━━━━━ Extrait choisi

Article 5 : Peut-on se confesser à un autre qu’à son propre prêtre d’après un privilège ou la permission d’un supérieur ?

 

          Objection N°1. Il semble qu’on ne puisse pas se confesser à un autre qu’à son propre prêtre, même d’après un privilège ou la permission d’un supérieur. Car on peut accorder un privilège au préjudice d’un autre. Or, ce serait au préjudice du propre prêtre, si un autre entendait la confession d’une de ses ouailles. On ne peut donc pas obtenir ce droit par une privilège, ou une permission, ou un ordre d’un supérieur.

          Réponse à l’objection N°1 : On ne porte préjudice à quelqu’un qu’autant qu’on lui retire ce qui a été établi en sa faveur. Or, la puissance de juridiction n’a pas été confiée à un homme en sa faveur mais dans l’intérêt du peuple et pour la gloire de Dieu. C’est pourquoi si les prélats supérieurs croient avantageux au salut du peuple et à la gloire de Dieu, de confier à d’autres ce qui appartient à la juridiction, ils ne causent par là aucun préjudice aux prélats inférieurs, sinon à ceux qui cherchent leurs intérêts et non ceux du Christ (Phil., 2, 21) et qui sont à la tête du troupeau, non pour le faire paître, mais pour se nourrir de lui.

 

          Objection N°2. Ce qui est un obstacle à un ordre de Dieu ne peut être accordé par l’ordre ou le privilège d’un homme. Or, l’ordre de Dieu qui commande aux chefs de l’Eglise de connaître avec soin le visage de leur troupeau (Prov., 27, 23) ne peut être exécuté, si un autre qu’eux entend les confessions de leurs ouailles. Cela ne peut donc être permis par le privilège ou l’ordre d’un homme.

          Réponse à l’objection N°2 : Le chef d’une Eglise doit connaître le visage de son troupeau de deux manières : 1° par l’étude attentive de sa vie extérieure d’après laquelle il doit veiller sur le troupeau qui lui a été confié. A l’égard de cette connaissance il ne doit pas s’en rapporter à la déposition d’une de ses ouailles, mais il doit chercher, autant que possible, à acquérir la certitude du fait. 2° Par la manifestation de la confession. Relativement à cette connaissance, il ne peut pas avoir une certitude plus grande qu’en croyant son paroissien, parce que cela existe pour subvenir à sa conscience. Ainsi au for de la confession on croit l’homme pour lui et contre lui, tandis qu’il n’en est pas de même au for de la justice extérieure. C’est pourquoi à l’égard de cette connaissance il suffit qu’on croie à celui qui dit qu’il s’est confessé à un autre qui avait le pouvoir de l’absoudre. Par conséquent, il est évident que cette connaissance n’est pas empêchée par le privilège accordé à un autre d’entendre les confessions.

━━━━━━━━━━
━━━━━ Données fournies

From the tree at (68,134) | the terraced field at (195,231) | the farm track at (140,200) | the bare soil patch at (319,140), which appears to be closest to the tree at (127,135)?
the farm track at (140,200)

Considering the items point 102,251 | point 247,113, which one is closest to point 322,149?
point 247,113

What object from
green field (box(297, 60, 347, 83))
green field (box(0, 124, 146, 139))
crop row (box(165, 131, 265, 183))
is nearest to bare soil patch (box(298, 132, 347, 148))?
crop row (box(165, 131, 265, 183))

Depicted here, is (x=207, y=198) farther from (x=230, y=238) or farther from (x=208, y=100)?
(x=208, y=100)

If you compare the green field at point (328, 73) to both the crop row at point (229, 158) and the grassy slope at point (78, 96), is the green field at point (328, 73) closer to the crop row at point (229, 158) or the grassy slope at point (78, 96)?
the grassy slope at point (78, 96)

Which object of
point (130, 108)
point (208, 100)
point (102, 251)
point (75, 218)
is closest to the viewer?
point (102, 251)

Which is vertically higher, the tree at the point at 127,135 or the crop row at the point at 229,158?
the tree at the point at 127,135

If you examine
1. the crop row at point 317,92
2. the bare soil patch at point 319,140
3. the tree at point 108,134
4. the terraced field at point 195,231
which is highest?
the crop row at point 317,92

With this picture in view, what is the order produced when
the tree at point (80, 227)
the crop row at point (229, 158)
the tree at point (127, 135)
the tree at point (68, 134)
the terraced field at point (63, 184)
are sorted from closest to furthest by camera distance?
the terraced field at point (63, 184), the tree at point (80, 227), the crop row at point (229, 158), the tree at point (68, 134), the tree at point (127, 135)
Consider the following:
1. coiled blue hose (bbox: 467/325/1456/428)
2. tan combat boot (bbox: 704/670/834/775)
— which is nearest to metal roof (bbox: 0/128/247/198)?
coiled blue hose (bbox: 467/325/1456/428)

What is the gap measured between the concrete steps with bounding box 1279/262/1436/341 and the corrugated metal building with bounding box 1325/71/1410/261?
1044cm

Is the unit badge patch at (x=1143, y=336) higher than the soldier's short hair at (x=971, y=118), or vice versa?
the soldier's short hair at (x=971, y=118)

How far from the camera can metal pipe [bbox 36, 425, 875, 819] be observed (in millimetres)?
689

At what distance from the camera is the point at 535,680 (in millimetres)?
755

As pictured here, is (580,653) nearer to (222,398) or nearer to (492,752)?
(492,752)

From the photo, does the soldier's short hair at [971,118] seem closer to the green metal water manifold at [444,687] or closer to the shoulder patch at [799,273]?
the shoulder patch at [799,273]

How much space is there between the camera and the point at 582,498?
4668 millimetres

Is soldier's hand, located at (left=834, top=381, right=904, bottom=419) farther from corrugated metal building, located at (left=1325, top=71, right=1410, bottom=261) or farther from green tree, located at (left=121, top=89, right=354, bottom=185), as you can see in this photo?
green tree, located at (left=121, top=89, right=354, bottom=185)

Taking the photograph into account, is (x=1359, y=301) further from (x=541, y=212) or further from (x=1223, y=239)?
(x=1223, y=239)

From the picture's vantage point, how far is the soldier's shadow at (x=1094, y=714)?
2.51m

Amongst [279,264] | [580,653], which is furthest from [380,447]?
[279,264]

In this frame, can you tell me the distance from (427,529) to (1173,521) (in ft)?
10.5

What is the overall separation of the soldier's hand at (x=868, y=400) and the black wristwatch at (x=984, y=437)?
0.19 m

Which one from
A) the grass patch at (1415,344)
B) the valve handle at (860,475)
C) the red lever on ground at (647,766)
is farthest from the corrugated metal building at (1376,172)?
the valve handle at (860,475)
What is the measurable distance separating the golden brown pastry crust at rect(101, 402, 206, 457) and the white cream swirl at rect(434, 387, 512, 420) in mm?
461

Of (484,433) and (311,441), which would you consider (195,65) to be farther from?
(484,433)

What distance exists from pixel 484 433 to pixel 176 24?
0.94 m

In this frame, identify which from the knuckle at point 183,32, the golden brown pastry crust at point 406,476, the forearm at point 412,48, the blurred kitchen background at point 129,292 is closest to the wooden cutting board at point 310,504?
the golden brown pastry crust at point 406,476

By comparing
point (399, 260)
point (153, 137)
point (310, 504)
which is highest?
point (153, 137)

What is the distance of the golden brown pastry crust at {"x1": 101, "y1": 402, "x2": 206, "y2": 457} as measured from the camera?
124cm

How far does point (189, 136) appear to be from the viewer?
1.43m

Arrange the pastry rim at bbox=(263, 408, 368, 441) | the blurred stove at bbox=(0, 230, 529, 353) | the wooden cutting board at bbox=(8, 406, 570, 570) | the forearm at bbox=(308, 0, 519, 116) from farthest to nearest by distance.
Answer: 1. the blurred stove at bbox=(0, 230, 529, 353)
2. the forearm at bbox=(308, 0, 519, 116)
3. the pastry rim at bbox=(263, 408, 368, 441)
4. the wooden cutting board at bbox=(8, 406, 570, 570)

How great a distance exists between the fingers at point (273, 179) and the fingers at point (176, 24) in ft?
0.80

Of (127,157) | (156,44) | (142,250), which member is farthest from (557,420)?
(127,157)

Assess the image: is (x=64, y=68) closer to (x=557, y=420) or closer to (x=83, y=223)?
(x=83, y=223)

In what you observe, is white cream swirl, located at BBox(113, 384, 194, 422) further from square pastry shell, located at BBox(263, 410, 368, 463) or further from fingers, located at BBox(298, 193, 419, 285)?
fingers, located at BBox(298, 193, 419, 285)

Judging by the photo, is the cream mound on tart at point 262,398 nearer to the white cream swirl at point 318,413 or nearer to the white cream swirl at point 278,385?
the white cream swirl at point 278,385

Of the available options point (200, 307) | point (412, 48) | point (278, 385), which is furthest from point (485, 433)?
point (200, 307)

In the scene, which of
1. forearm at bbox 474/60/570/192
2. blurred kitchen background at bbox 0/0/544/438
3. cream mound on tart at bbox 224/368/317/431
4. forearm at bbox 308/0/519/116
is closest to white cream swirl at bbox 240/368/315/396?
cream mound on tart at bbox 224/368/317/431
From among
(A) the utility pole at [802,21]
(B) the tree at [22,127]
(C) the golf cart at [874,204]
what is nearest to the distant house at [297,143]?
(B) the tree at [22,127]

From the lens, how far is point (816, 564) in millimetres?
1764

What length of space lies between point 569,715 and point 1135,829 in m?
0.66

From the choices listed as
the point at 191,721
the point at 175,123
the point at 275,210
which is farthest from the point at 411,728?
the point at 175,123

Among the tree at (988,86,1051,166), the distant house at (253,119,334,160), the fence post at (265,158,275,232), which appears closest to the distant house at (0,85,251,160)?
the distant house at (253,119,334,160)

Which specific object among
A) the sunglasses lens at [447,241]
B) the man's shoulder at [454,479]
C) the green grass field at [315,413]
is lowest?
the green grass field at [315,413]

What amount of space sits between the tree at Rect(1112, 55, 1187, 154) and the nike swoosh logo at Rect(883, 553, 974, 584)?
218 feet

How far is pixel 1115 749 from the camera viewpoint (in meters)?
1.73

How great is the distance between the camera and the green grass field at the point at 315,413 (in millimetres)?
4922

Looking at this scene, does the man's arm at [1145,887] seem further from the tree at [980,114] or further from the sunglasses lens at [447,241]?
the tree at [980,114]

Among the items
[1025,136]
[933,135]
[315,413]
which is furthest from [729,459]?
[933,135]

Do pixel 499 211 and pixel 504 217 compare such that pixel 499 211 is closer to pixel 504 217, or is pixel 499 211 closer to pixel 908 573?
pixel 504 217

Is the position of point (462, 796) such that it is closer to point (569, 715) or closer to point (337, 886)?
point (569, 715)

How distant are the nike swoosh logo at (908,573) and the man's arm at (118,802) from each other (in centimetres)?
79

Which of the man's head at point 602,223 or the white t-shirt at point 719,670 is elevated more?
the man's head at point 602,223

━━━━━━━━━━

• **Consigne**: D'après l'extrait sur la confession, dans quel intérêt la puissance de juridiction a-t-elle été confiée à un homme ? Appuyez-vous uniquement sur l'extrait.

• **Résultat**: Elle lui a été confiée dans l'intérêt du peuple et pour la gloire de Dieu, et non en sa faveur.